Monday, July 26, 2010

Inner World, (?)End

Simple little writing prompt I put before myself. Short version? Manifest an inner world and override reality.

Inner World, (?)End
My eyes are closed. There is no need to look outward. Or should I say inward? This is not the world that people know. You could say that such a world cannot exist anywhere. The weather is not set. It can change in the blink of an eye. Sometimes, it is an arid desert where nothing can grow, a desiccating wind the sole accompaniment to the immolating sun. Others, it is a blizzard without let that covers everything within this land under the snow, allowing no one the possibility to advance or retreat. The snow will capture, freeze, and slowly...bury.

It is desert now. I sit... I rule alone in my inner world. I have imposed my will on reality, bending it to the shape of my true vision. True....? I'm not sure. It is true that I have reshaped everything that falls into my territory into my vision. My territory is endless; it lies beyond the horizon. Even if the true world seeks to reject my inner world, it must bow down so long as my will continues.

I open my eyes. This landscape is very familiar to me. Dotting the landscape like tombstones are familiar shapes. I don't know how many times I've drawn them. They're always there. There's more of them each time I bring forward my inner world. How many broken ideals have been forged into something new here? How many dead dreams have been painfully scrapped?

I wonder how many words I can use to describe the raw materials? Dreams, fancies, fantasies, ideals, hallucinations, delusions, illusions, wraiths. Specters. Fake. All of it is nothing but a dream. False dreams, broken ideals, crushed fancies, murdered fantasies.
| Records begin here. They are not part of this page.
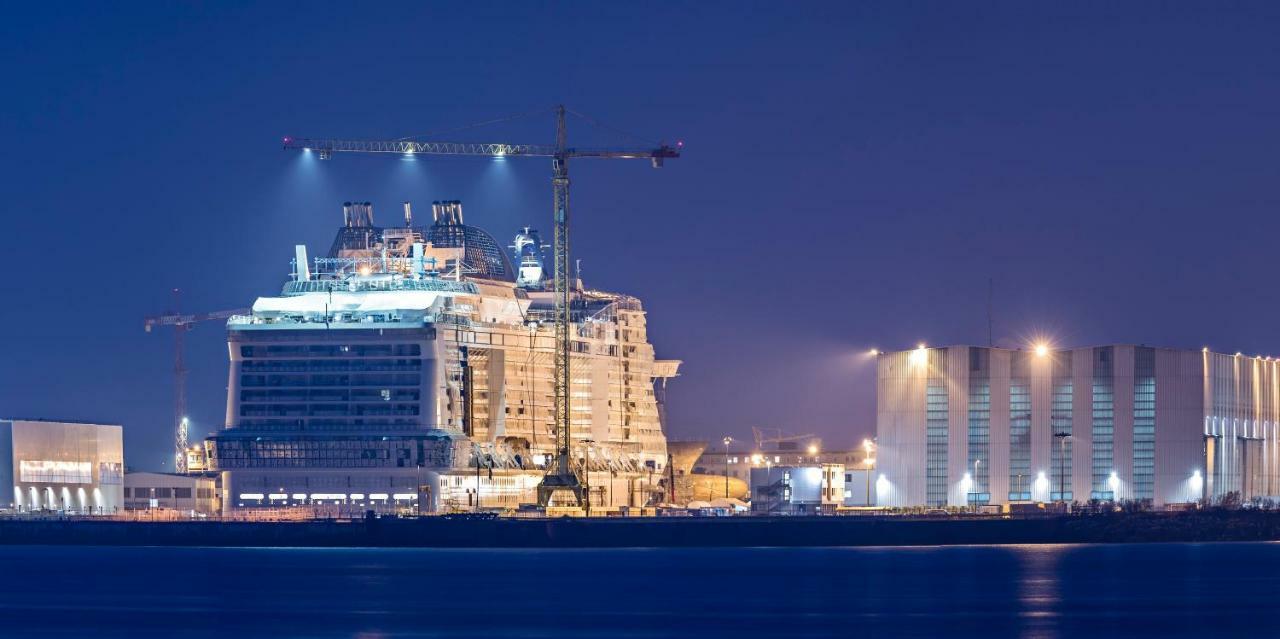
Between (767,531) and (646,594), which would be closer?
(646,594)

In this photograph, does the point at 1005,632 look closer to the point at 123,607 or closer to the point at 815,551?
the point at 123,607

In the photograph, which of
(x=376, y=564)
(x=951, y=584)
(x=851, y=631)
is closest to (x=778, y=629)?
(x=851, y=631)

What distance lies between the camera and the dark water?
116688 millimetres

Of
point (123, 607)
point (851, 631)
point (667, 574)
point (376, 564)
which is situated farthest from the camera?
point (376, 564)

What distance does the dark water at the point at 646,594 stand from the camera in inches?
4594

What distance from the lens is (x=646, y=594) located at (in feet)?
448

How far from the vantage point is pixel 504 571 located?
15875cm

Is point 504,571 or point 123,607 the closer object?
point 123,607

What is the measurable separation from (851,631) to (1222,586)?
38769mm

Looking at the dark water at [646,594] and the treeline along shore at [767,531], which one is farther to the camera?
the treeline along shore at [767,531]

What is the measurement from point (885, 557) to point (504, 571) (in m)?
30.9

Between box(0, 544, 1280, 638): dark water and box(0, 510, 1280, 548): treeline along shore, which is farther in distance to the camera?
box(0, 510, 1280, 548): treeline along shore

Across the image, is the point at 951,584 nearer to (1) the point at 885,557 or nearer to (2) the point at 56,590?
(1) the point at 885,557

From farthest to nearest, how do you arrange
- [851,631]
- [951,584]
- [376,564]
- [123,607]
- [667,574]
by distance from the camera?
[376,564] → [667,574] → [951,584] → [123,607] → [851,631]
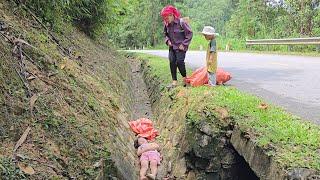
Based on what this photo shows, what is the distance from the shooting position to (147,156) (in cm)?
654

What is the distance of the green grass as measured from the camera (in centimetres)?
387

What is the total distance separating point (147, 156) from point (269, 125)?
7.86 feet

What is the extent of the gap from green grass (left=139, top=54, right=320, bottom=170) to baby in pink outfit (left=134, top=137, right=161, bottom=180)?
3.02 ft

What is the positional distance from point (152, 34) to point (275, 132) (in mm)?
41585

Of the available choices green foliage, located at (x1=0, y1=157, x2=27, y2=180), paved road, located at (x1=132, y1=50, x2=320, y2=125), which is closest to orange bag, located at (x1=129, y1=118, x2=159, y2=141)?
paved road, located at (x1=132, y1=50, x2=320, y2=125)

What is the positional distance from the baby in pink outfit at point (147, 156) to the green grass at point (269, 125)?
920 millimetres

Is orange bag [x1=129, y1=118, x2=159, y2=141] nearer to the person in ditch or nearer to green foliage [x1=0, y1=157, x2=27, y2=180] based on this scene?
the person in ditch

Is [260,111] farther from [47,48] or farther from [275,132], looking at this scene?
[47,48]

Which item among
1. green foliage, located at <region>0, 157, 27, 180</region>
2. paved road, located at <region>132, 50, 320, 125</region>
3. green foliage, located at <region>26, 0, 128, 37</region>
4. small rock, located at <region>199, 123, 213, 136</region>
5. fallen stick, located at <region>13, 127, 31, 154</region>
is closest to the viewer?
green foliage, located at <region>0, 157, 27, 180</region>

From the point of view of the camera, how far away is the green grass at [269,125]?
12.7 feet

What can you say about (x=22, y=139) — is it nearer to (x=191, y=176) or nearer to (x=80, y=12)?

You can't escape my territory. No matter how you far you run, you'll see nothing but the end result of the raw material.

I slowly stand. To your left is steel with an undulating style. To your right, the simple elegance of a curve belies deadliness. Beyond that, steel of every type imagined and seen exist. My right hand reaches out and draws from the ground my favorite type of sword, the schiavona. If you're here in the desert, I'm sure you understand. The blizzard would have given you a peaceful demise, but here in the desert of my inner world...

You have entered the Field of Blades. Forged from false dreams, broken ideals, crushed fancies, murdered fantasies, each one of these swords is stronger than any mere mortal or his insignificant hope. Few can survive the despair embodied here. Even fewer can continue on with these manifestations of wounds and still feel the pain inside each sword.

That doesn't matter any longer. Here, I am King. The desert is unkind. My swords are forged from that harshness. It is irrelevant if you fight. Come, I will show you kindness.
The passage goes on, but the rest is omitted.